[练习任务]
a: 根据关于研究生教育的文段,列出各培养单位采取改革措施的全部环节。
b: 关于研究生教育的文段指出,“分流退出”制度强调研究生培养管理的哪些特性?
c: 从关于研究生教育的文段的最后一句之后接着往下写。

[提取文本]
因此,我国世界一流大学建设绝对不可忽视研究生教育,无论如何要把提高研究生教育质量作为建设世界一流大学的重要目标和核心议题。近年来,研究生招生规模不断扩大,研究生培养面临的问题较多,各培养单位从招生、课程体系、导师队伍建设、中期考核、答辩等环节也采取了一系列改革措施,我们认为,抓住以下两个方面的改革也许更为关键。首先,进一步完善、深入落实国家有关研究生培养的“分流退出”制度。“分流退出”制度强调研究生培养管理的过程性、动态性和全面性,是保障研究生教育质量的关键[23],也是世界一流大学的通行做法。各校应根据我国研究生硕博一体化和分阶段培养的实际,建立和完善相应的“分流退出”制度和机制,既要以警示预警、积极预防淘汰结果发生为准则,又要保证退出的科学性、动态性、人文性和严格性,激发创新创造活力,保证研究生培养质量的持续提升。第二,坚持立德树人,突出科学家精神和创新创造能力培养。创新精神和创造能力是研究生培养的核心,这也是制约目前研究生教育质量最为关键的因素。因此,在研究生培养机制改革中,要将科学家精神和创造能力放在突出的位置,建立一个优良的科学传统和学术环境,创造追求真理、扎实为学、严谨治学和创新思想迸发的学术氛围,不遗余力地造就具有精湛的学术造诣、宽广的科学视野和孜孜以求科学真理,能够担当民族复兴大任、献身科学事业的世界级科学英才。

[数据内容]
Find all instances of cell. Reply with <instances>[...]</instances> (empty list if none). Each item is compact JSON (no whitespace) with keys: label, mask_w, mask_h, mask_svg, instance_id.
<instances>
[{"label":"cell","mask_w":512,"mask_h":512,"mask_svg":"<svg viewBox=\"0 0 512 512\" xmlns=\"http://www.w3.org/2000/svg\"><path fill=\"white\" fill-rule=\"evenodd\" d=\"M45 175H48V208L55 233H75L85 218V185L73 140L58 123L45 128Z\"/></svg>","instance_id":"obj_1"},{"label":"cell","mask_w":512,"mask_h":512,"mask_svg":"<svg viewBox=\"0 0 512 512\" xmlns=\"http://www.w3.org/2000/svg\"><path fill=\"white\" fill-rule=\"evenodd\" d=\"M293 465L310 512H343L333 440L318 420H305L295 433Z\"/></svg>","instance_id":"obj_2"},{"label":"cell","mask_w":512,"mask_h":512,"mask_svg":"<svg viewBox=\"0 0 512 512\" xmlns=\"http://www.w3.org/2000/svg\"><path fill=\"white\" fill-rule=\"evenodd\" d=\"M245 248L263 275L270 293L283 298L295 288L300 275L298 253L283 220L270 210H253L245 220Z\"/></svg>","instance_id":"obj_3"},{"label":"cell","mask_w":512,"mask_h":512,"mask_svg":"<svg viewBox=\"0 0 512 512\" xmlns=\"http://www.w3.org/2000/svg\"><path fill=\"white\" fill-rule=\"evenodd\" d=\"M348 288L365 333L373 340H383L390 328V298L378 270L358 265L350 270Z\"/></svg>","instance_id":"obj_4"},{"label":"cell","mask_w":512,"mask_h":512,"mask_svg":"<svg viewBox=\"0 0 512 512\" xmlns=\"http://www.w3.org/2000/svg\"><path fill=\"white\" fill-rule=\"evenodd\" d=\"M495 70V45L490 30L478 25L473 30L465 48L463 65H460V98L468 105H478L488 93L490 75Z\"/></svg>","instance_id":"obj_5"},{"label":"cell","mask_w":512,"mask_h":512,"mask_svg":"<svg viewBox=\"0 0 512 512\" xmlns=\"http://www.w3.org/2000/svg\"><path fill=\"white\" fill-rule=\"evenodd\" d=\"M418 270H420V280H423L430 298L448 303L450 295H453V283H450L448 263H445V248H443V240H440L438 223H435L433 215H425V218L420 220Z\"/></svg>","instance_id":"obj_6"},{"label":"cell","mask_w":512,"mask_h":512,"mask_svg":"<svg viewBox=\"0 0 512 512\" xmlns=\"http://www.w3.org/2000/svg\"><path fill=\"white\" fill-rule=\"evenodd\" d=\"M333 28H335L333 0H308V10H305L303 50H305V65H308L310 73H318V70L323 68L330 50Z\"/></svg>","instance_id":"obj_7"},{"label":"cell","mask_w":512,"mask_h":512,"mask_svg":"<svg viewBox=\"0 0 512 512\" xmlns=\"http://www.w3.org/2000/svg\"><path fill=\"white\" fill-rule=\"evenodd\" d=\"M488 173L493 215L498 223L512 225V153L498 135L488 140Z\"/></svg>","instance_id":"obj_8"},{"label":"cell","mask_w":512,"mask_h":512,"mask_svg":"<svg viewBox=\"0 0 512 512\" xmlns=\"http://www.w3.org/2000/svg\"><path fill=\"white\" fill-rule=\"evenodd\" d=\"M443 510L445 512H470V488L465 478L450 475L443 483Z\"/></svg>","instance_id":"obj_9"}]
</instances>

[各题答案]
a: 招生、课程体系、导师队伍建设、中期考核、答辩

b: 过程性、动态性和全面性。

c:
大学是有层次的,不同层次的大学拥有不同的资源。在我国现有的招生制度下,处于我国高等教育顶端的一部分研究型大学,吸引和选拔全国天资最聪慧的中学生,他们中有许多是未来后备学术人才和各行各业专家,在本科阶段如果不能受到一流的培养和教育,不仅影响研究生教育质量,对社会也会造成巨大的损失。就拥有的资源看,不同层次的大学拥有的资源差别甚大,我国对顶尖研究型大学配置了其他研究型大学难以望其项背的政策财政社会资源,它由此吸引一大批学术大师,高水平教师云集,形成很强的研究能力,大量学有造诣、术有专攻的著名专家学者为学生带来科学理念上的熏陶和创造性思维上的启发及训练,它们特有的研究资源、氛围与文化,为培养一流本科生创造优越的条件和环境。因此,对我国顶尖研究型大学来说,如C9大学,既要以研究为主,办好世界一流的研究生尤其博士生教育,也要办好世界一流本科教育。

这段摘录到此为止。